Non, en 1978, personne n’avait jamais entendu cette façon de jouer, ce niveau de saturation, ce placement rythmique incroyable. Les ados du monde entier ont écouté ‘Eruption’ en boucle, sans rien comprendre à ce qui leur arrivait. A l’époque, Internet bien sûr n’existait pas. En France, un apprenti guitariste avait le choix entre apprendre seul avec "la méthode à Dadi" ou essayer de trouver un prof avec l’assurance de devoir se farcir les premières mesures de ‘Jeux Interdits’ pendant des mois. Et en l’espace d’une minute et 42 secondes, Eddie envoyait valser tous les codes, retournait le cœur et le cerveau des guitaristes du monde entier qui en firent immédiatement leur modèle et leur principale inspiration, et emmenait dans son tourbillon tous les apprentis guitaristes qui s’exclamèrent en cœur : « c’est ça que je veux faire ! ». En une minute et 42 secondes, Eddie entrait dans l’histoire, pour toujours.
Eddie était un chercheur de son, un explorateur de la guitare, un artiste passionné jusqu’à l’obsession par son instrument et par les possibilités musicales infinies qu’il offre. Certes il n’a pas inventé le tapping.

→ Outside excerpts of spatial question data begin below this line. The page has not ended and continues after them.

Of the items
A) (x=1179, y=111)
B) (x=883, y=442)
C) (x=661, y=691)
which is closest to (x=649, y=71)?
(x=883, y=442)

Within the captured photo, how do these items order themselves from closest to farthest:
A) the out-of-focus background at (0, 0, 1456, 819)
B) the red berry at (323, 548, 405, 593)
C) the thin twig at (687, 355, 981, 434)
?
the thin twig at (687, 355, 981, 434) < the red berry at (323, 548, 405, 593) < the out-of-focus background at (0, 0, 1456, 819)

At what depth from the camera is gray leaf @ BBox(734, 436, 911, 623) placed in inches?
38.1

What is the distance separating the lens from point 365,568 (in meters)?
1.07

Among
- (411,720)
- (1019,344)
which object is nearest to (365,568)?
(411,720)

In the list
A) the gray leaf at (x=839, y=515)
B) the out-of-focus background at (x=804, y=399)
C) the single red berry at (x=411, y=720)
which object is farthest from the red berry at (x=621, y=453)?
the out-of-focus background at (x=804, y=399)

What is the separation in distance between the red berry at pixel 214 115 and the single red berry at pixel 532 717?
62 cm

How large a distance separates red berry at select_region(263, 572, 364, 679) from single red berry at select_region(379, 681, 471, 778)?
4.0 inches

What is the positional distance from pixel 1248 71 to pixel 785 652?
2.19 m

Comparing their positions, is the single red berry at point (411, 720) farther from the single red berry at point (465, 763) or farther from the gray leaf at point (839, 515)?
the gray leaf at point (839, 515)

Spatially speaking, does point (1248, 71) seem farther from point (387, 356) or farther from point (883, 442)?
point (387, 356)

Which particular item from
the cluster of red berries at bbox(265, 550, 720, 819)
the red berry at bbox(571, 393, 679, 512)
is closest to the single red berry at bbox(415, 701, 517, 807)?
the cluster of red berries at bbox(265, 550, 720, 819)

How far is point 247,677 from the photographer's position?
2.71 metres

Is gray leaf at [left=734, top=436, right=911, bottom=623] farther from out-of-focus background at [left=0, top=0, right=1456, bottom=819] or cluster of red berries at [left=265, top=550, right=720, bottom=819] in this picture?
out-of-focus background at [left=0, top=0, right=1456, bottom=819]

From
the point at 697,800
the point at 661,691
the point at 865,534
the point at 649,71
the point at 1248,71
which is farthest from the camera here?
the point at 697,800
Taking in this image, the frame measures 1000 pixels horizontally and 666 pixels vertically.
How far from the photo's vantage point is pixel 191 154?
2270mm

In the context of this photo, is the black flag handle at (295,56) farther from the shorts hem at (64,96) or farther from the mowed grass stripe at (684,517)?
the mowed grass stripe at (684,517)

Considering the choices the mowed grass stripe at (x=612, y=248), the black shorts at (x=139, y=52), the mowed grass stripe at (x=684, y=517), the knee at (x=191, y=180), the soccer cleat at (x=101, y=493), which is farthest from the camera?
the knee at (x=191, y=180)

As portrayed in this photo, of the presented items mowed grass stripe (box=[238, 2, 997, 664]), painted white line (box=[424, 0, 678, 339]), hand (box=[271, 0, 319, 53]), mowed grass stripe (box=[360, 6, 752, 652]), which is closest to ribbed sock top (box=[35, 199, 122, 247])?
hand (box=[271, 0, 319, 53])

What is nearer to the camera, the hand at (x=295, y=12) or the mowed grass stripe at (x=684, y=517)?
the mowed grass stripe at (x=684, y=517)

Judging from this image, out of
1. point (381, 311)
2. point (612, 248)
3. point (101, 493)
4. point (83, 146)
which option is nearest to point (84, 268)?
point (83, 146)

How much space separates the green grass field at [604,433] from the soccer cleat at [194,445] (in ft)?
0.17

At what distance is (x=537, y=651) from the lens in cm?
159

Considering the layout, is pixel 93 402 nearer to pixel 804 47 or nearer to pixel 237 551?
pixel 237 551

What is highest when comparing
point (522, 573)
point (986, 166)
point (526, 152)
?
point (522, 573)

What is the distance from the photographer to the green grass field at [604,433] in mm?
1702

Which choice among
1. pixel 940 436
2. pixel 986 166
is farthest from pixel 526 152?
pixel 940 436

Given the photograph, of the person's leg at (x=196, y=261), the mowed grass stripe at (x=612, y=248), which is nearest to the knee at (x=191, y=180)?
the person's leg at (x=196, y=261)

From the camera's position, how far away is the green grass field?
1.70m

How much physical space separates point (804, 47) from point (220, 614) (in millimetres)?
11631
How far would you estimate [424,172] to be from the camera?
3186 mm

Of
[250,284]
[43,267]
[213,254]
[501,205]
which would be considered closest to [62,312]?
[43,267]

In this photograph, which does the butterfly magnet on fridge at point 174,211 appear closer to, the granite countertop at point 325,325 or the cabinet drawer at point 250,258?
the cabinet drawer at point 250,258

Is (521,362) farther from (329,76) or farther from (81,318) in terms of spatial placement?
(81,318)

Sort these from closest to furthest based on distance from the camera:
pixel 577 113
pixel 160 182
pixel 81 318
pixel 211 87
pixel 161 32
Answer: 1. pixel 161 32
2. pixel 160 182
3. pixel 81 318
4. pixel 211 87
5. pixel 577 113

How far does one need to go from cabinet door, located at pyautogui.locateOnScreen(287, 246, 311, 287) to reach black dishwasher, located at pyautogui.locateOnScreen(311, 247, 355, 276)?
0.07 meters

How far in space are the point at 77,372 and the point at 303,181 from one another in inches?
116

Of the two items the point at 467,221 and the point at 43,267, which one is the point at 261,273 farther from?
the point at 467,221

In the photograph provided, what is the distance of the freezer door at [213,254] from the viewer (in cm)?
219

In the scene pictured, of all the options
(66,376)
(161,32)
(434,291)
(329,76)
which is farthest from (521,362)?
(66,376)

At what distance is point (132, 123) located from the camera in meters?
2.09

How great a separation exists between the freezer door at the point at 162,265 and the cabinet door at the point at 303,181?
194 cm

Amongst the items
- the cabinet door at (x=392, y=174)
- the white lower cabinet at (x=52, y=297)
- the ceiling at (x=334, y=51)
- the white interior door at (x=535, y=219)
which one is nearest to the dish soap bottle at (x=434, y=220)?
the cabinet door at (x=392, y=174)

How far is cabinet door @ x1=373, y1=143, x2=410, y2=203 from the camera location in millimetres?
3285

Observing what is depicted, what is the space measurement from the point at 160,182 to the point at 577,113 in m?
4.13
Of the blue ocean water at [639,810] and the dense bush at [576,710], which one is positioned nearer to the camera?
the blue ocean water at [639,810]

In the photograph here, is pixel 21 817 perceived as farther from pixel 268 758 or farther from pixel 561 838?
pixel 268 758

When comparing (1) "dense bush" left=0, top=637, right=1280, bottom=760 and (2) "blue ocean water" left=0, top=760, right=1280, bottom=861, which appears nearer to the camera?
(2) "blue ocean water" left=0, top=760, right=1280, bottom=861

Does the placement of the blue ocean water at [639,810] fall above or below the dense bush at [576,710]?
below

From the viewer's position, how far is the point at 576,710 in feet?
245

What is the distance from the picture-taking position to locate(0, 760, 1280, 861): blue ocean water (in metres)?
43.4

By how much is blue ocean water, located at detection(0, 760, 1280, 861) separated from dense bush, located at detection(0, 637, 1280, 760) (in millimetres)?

Certains jazzmen l’utilisaient déjà depuis longtemps et, dans le rock progressif, Steve Hackett utilisait déjà cette technique depuis 1971 et le titre ‘The Return Of The Giant Hogweed’ sur l’album "Nursery Crime". Mais à ce niveau de saturation, avec la maîtrise et le contrôle du son qu’il nécessite, personne avant Eddie n’en avait jamais exploré toutes les possibilités. ‘Eruption’ a réellement changé à jamais la face du rock et a continué pendant des dizaines d’années à inspirer des musiciens de tout style, jusqu’à Daft Punk et son ‘Aerodynamic’.
Eddie était un artisan, toujours en train de bidouiller un ampli ou de modifier une guitare. Il a été le premier à populariser les micros à double bobinage (les fameux humbuckers) sur des guitares de forme Stratocaster. A l’époque, les humbuckers, c’était Gibson, point barre. Fender, Charvel et Music Man n’ont pas tardé à collaborer avec lui pour développer de nouveaux instruments qui aujourd’hui sont devenus la norme. Il a été le premier à populariser le vibrato flottant (le fameux Floyd Rose). Toutes les générations de shredders qui suivirent firent installer ces vibratos sur leurs guitares. Il a été le premier à populariser le phaser et le flanger, ces effets de modulation responsables du fameux son de Van Halen, ce son organique qui envahit tout l’espace et vous prend aux tripes, comme sur le titre ‘Unchained’.
Et Eddie, c’était aussi une machine à riffs, un compositeur exceptionnel obsédé par le groove et l’efficacité. Car outre sa technique hors du commun, le succès de Van Halen repose aussi sur l’accessibilité des morceaux, sur des titres courts et fun aux riffs percutants et aux solos brefs et incisifs. Inutile de les lister ici, vous les connaissez tous. Et si ce n’est pas le cas, vous pouvez retrouver les chroniques de tous les albums de Van Halen sur Music Waves. Même sur les albums les moins connus du groupe, même sur les albums les moins réussis, le style d’Eddie reste unique et immédiatement reconnaissable. C’est d’abord ça, la marque des plus grands.
Oui Eddie a changé à jamais l’histoire du rock et la façon de jouer de la guitare électrique. C’est presque un lieu commun de le dire. Si le groupe Van Halen est le symbole du hard rock US des années quatre-vingt, l’influence du guitariste Eddie Van Halen va bien au-delà d’une seule décennie. Il restera tout simplement comme l’un des guitaristes les plus influents et les plus respectés de l’histoire de la guitare.
Décidément 2020 nous aura tout fait. Quelle tristesse.